All of this means that, while the additional £13 billion announced in the spending round might have been within the fiscal mandate as calculated back in March, it is highly unlikely to still be consistent with it now. Indeed, the Resolution Foundation believes that the Government could break their fiscal rule by some £10 billion, and the IFS now expects borrowing next year to exceed £50 billion. That is more than double the level of borrowing forecast by the OBR just seven months ago. In response, the Chancellor’s reaction has not been to propose new funding measures to pay for his spending but to hint that he would simply jettison his existing mandate, declaring in the spending review that he would set out a new fiscal framework ahead of the Budget. He is not shaping his tax and spending decisions to fit his fiscal rules, but bending his fiscal rules to fit his political goals.
In the Queen’s Speech, the Government promised,
“a responsible fiscal strategy … maintaining the sustainability of the public finances”.
Yet the Government appear not to be showing caution and not to be pursuing a responsible strategy, but instead to be playing fast and loose with the nation’s finances. This lack of caution is all the more reckless given the economic storm clouds that lie ahead. Just this week, the IMF downgraded its global growth forecast to the lowest level since the financial crisis, predicting that the global economy is now on the brink of an economic slump. Meanwhile, the Government pursue the hardest possible Brexit, seeking a goods-only or Canada-minus free trade agreement with the EU, which will introduce significant non-tariff barriers to trade. The Government’s own figures show that such an outcome would be only marginally better than a no-deal outcome in terms of economic growth, reducing GDP by 6.7% compared to the figure if we remained members of the EU. These figures were reinforced this week in a report from the think tank UK in a Changing Europe, which calculates that such an outcome would reduce GDP by 6.4% compared with EU membership. The Government could have used migration policy to mitigate this harm, but are foolishly committed to ending freedom of movement in this Queen’s Speech.
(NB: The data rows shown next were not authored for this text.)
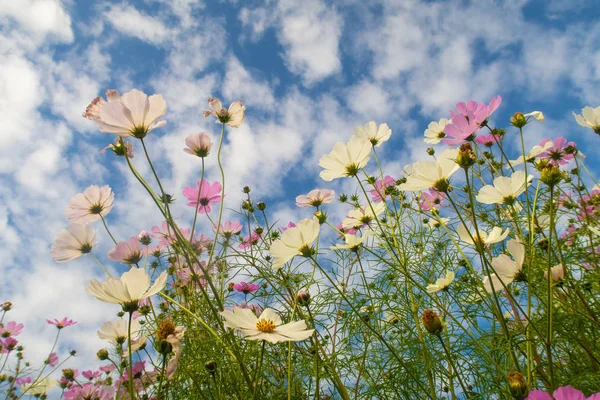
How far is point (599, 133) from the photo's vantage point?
1.04m

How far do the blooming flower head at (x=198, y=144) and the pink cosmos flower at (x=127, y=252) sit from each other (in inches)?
8.6

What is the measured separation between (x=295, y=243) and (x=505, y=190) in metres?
0.38

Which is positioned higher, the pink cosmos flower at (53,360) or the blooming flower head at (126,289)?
the pink cosmos flower at (53,360)

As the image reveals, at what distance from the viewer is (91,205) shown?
33.7 inches

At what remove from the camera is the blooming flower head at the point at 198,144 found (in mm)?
796

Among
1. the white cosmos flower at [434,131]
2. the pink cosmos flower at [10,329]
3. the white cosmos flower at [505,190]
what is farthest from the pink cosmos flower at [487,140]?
the pink cosmos flower at [10,329]

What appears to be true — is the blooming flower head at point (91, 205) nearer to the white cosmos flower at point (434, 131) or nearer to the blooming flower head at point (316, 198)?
the blooming flower head at point (316, 198)

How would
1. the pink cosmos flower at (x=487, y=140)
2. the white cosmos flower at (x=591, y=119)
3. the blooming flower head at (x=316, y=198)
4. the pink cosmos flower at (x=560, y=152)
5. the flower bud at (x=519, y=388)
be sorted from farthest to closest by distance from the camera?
the pink cosmos flower at (x=487, y=140) < the pink cosmos flower at (x=560, y=152) < the blooming flower head at (x=316, y=198) < the white cosmos flower at (x=591, y=119) < the flower bud at (x=519, y=388)

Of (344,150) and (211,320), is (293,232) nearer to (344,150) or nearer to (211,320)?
(344,150)

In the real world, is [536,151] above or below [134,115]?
above

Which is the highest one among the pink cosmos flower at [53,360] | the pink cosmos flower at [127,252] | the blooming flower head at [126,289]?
the pink cosmos flower at [53,360]

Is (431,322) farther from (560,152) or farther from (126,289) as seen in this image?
(560,152)

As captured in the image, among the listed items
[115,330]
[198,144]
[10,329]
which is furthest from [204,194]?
[10,329]

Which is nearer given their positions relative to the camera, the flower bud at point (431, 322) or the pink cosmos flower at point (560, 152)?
the flower bud at point (431, 322)
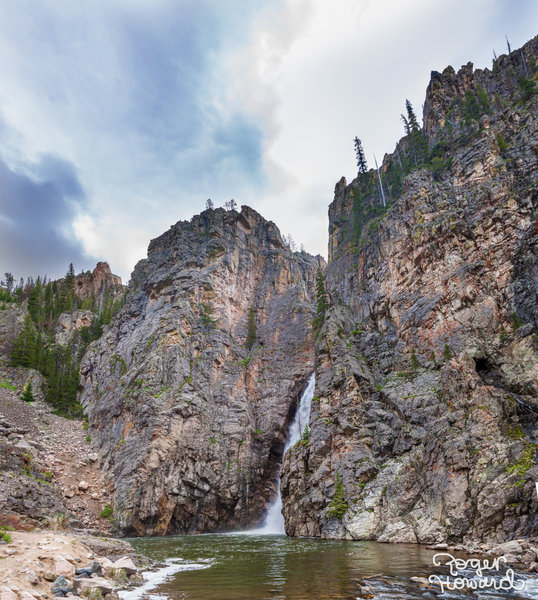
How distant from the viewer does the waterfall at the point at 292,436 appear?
48219mm

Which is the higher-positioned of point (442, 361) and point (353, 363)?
point (353, 363)

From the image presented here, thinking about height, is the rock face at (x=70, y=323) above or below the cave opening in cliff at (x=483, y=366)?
above

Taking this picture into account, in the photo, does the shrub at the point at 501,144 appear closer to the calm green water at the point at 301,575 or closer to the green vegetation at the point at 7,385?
the calm green water at the point at 301,575

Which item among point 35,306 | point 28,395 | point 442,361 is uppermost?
point 35,306

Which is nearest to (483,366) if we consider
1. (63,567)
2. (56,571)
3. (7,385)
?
(63,567)

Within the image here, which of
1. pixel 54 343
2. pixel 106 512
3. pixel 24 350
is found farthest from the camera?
pixel 54 343

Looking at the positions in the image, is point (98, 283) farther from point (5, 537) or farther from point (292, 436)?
point (5, 537)

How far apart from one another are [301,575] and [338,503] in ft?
70.5

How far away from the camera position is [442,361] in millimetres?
40625

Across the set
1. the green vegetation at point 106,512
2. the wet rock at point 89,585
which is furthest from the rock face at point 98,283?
the wet rock at point 89,585

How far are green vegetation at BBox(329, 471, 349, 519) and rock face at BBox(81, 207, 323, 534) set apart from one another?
18925mm

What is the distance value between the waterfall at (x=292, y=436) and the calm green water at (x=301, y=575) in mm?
25395

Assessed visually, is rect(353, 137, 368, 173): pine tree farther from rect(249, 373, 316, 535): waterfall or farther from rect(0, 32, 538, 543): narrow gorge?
rect(249, 373, 316, 535): waterfall

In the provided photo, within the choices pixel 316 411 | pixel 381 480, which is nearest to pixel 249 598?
pixel 381 480
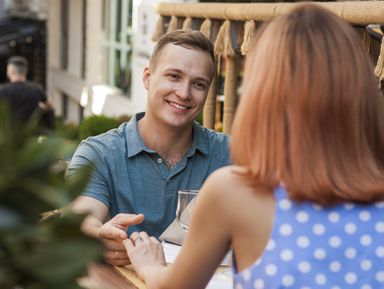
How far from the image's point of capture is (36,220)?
2.93ft

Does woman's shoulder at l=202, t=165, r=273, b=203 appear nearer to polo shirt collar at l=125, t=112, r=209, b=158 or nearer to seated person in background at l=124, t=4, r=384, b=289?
seated person in background at l=124, t=4, r=384, b=289

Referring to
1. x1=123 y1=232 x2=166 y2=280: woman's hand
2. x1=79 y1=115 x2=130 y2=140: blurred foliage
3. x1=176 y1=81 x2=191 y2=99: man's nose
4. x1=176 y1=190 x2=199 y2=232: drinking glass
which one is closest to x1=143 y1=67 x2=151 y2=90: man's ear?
x1=176 y1=81 x2=191 y2=99: man's nose

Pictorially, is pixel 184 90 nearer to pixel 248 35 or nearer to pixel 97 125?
pixel 248 35

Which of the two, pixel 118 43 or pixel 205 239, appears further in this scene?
pixel 118 43

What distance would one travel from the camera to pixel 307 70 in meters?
1.41

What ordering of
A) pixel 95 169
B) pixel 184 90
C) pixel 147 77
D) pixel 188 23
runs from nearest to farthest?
pixel 95 169
pixel 184 90
pixel 147 77
pixel 188 23

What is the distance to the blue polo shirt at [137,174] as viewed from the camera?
2.49 m

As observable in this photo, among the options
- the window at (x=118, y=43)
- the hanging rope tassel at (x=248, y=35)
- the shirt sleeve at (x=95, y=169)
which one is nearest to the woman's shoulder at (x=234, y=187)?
the shirt sleeve at (x=95, y=169)

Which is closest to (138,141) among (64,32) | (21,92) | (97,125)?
(97,125)

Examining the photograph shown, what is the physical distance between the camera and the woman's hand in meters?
1.95

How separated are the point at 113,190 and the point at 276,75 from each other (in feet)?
3.83

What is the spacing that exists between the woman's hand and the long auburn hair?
56cm

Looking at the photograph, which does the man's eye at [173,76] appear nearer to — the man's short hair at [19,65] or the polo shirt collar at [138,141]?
the polo shirt collar at [138,141]

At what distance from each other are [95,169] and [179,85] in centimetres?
35
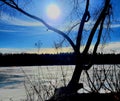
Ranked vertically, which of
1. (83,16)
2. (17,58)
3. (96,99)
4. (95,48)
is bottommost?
(96,99)

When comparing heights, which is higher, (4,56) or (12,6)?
(4,56)

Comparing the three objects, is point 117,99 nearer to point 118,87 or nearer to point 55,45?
point 118,87

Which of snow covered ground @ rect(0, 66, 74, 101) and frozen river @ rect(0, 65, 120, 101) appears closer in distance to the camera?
frozen river @ rect(0, 65, 120, 101)

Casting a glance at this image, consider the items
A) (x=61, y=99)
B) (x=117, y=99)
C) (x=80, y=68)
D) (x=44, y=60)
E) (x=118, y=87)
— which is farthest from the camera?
(x=44, y=60)

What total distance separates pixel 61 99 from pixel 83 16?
3602mm

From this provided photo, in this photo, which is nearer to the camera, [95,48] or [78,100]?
[78,100]

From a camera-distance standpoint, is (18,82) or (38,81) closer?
(38,81)

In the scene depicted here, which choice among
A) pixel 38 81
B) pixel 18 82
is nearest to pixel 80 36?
pixel 38 81

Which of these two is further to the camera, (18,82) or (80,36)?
(18,82)

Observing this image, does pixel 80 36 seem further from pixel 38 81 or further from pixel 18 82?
pixel 18 82

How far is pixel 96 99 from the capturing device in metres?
4.02

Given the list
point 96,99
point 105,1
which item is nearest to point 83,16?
point 105,1

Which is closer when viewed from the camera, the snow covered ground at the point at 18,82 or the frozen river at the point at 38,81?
the frozen river at the point at 38,81

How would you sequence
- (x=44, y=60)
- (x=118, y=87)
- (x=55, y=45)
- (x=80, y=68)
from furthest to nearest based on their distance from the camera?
(x=44, y=60)
(x=55, y=45)
(x=80, y=68)
(x=118, y=87)
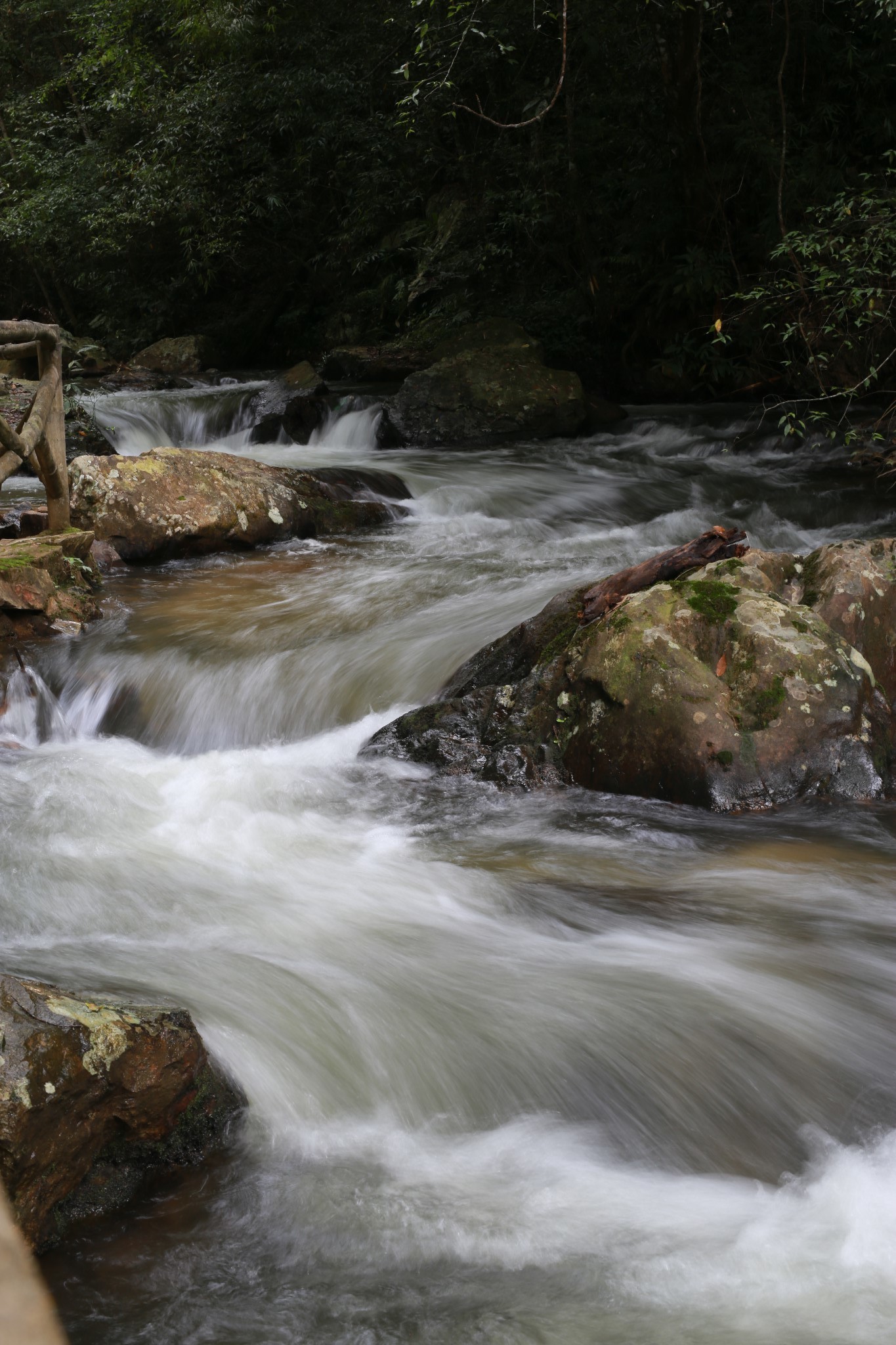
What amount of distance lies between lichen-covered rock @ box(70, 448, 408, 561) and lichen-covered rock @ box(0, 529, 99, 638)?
0.69 meters

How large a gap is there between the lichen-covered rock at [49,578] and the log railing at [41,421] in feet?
1.18

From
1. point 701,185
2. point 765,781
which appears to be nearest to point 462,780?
point 765,781

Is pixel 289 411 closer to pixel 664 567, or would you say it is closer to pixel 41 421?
pixel 41 421

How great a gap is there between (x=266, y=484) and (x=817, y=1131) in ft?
22.4

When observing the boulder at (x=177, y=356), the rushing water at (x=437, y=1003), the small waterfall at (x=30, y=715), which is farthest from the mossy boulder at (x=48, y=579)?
the boulder at (x=177, y=356)

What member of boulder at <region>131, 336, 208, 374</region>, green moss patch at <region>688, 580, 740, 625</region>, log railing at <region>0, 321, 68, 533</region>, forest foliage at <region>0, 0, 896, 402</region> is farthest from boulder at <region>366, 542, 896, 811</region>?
boulder at <region>131, 336, 208, 374</region>

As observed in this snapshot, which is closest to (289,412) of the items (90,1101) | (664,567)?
(664,567)

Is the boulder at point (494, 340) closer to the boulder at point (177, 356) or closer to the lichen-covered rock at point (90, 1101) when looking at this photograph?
the boulder at point (177, 356)

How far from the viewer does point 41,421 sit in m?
6.25

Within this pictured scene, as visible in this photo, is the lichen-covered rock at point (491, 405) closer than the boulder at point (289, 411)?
Yes

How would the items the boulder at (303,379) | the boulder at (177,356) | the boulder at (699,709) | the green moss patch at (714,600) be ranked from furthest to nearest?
the boulder at (177,356)
the boulder at (303,379)
the green moss patch at (714,600)
the boulder at (699,709)

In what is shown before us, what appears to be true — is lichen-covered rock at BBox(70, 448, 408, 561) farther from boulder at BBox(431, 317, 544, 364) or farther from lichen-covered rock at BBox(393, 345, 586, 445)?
boulder at BBox(431, 317, 544, 364)

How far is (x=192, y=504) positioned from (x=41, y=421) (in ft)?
5.90

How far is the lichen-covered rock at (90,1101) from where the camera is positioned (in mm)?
2055
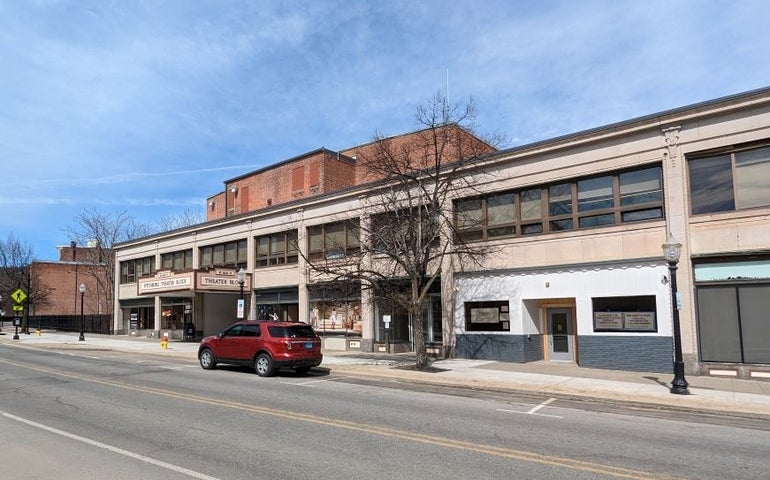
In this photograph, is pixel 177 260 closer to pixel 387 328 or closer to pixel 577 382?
pixel 387 328

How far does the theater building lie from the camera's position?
53.8 feet

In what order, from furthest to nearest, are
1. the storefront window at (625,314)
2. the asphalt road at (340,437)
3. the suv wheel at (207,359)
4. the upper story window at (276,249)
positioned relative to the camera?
the upper story window at (276,249) < the suv wheel at (207,359) < the storefront window at (625,314) < the asphalt road at (340,437)

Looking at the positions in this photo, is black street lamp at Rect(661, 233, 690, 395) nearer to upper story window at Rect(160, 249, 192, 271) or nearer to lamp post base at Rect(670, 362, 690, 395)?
lamp post base at Rect(670, 362, 690, 395)

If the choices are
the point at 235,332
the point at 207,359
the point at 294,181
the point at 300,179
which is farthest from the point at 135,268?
the point at 235,332

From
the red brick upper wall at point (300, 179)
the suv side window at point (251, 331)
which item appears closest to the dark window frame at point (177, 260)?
the red brick upper wall at point (300, 179)

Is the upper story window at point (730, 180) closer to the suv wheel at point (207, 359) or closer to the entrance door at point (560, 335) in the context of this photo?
the entrance door at point (560, 335)

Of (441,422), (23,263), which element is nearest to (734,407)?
(441,422)

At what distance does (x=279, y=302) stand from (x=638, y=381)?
65.4ft

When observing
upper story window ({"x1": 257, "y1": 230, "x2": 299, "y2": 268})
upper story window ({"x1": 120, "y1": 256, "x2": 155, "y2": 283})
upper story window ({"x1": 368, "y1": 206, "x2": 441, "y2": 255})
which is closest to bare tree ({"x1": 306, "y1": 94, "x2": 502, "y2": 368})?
upper story window ({"x1": 368, "y1": 206, "x2": 441, "y2": 255})

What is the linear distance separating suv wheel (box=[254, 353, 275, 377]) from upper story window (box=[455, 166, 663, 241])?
373 inches

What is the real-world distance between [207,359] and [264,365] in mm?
3164

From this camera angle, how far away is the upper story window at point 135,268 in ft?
139

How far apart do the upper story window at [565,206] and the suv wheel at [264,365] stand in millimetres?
9466

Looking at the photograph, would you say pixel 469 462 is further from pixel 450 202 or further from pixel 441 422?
pixel 450 202
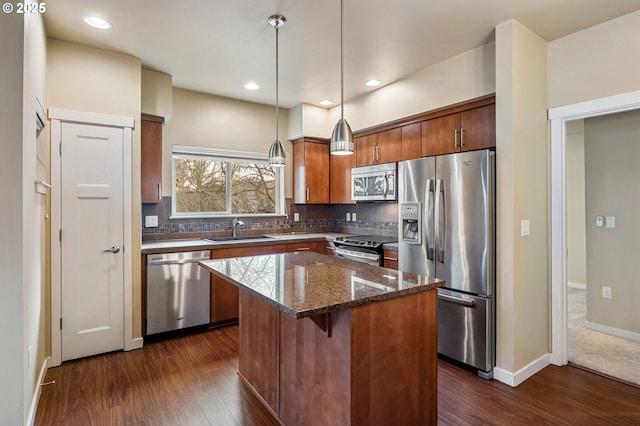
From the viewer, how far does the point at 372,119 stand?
4289 mm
Those who expect new global trade deals to undo the damage will be sorely disappointed. While the Government’s figures show that leaving the single market would reduce UK GDP by 6.7%, they also show that free trade agreements with the USA, Australia, New Zealand and the Trans-Pacific Partnership combined would increase GDP by just 0.2%. At a time of such profound economic risk to the global economy, coupled with the severe economic implications for the UK outside the single market, a fiscal policy response may well be required. The great danger now, if the storm hits and fiscal policy is forced to respond, is that it will be conducted not from a position of sustainability, as the Queen’s Speech claimed, but of unfunded spending and rigged fiscal rules. The risk, to quote a former Chancellor, is that the roof will not have been fixed while the sun was shining.